For each of the topic, show the most significant words.

In [10]:
# TODO: Print the 3 or 4 most significant words of each topic
lsi.print_topics(num_words=3)

[(0, '0.752*"polic" + 0.404*"man" + 0.208*"charg"'),
 (1, '-0.669*"man" + 0.575*"polic" + -0.329*"charg"'),
 (2, '-0.656*"new" + -0.292*"plan" + 0.242*"man"'),
 (3, '0.701*"new" + -0.346*"say" + -0.332*"plan"')]

What do you think about those results? These rows are talking about same thing, but the words "man" and "polic" are in diffent orders. Maybe this relate to some politicians are making new plans, and this is also the most common topics in the article. 

Now let's try to use LDA instead of LSA using Gensim

In [11]:
# TODO: Compute LDA
from gensim.models import LdaModel
LDA = LdaModel(corpus=corpus, num_topics = 4, id2word=dictionary, random_state=0, chunksize=512, passes=5)

In [12]:
# TODO: print the most frequent words of each topic
LDA.print_topics(num_words=3)

[(0, '0.016*"report" + 0.009*"back" + 0.009*"may"'),
 (1, '0.012*"mine" + 0.011*"polic" + 0.009*"elect"'),
 (2, '0.013*"question" + 0.010*"council" + 0.010*"fund"'),
 (3, '0.012*"sydney" + 0.012*"charg" + 0.011*"australian"')]

Now, how does it work with LDA? The result is different from LSA. In this case, it has no repeating topics, however, the topics don't make sense much. 
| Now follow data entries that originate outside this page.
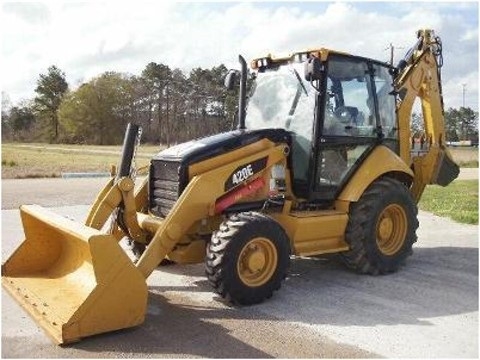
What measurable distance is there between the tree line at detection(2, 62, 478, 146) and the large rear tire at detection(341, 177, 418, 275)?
104ft

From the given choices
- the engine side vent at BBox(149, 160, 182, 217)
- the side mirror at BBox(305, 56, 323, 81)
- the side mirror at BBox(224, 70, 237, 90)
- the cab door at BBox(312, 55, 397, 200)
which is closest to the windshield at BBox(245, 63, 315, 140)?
the cab door at BBox(312, 55, 397, 200)

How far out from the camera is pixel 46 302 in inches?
210

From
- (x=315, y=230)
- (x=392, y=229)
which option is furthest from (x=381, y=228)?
(x=315, y=230)

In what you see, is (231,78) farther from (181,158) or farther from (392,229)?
(392,229)

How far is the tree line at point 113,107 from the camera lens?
1930 inches

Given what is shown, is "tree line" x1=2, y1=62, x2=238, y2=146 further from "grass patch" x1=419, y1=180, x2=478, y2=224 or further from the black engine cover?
the black engine cover

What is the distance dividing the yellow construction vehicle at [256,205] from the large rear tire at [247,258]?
0.5 inches

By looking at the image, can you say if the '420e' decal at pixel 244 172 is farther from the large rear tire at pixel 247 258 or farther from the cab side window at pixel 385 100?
the cab side window at pixel 385 100

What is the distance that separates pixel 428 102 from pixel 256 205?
11.9 ft

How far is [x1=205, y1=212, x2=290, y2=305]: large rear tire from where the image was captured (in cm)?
563

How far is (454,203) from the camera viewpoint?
1388 cm

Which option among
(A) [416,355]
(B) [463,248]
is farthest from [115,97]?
(A) [416,355]

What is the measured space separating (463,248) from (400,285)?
2730 millimetres

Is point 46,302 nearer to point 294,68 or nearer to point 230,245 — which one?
point 230,245
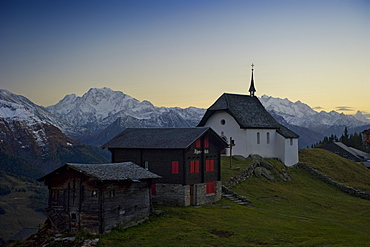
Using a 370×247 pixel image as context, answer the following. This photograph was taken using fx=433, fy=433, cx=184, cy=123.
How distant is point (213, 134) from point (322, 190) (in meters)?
25.4

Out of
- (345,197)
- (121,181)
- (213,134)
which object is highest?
(213,134)

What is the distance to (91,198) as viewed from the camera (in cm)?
3216

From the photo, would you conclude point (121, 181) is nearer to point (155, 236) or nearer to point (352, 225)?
point (155, 236)

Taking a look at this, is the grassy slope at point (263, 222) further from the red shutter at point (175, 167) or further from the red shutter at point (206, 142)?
the red shutter at point (206, 142)

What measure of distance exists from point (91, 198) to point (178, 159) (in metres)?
12.4

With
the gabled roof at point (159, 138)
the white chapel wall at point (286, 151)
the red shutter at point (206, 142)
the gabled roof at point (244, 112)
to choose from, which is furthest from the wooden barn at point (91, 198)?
the white chapel wall at point (286, 151)

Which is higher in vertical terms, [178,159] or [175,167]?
[178,159]

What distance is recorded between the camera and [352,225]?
39938mm

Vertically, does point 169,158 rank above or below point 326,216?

Let's make some visualization of the LDA results using pyLDAvis.

In [13]:
# TODO: show visualization results of the LDA
! pip install pyldavis



In [14]:
! pip install --upgrade joblib



In [15]:
! pip install --upgrade pandas



In [16]:
import pickle
import gensim.corpora as corpora
from gensim.corpora import Dictionary
from gensim.models.coherencemodel import CoherenceModel

In [17]:
import pyLDAvis 
import pyLDAvis.gensim
import pyLDAvis.gensim_models
pyLDAvis.enable_notebook()
vis = pyLDAvis.gensim.prepare(LDA, corpus, dictionary)
vis

  from pandas.core import (
  from pandas.core import (
  from pandas.core import (
  from pandas.core import (
  from pandas.core import (
  from pandas.core import (
  from pandas.core import (
  from pandas.core import (


Depending on your results, you can try to fine tune the algorithm: number of topics, hyperparameters...
And check with others their results.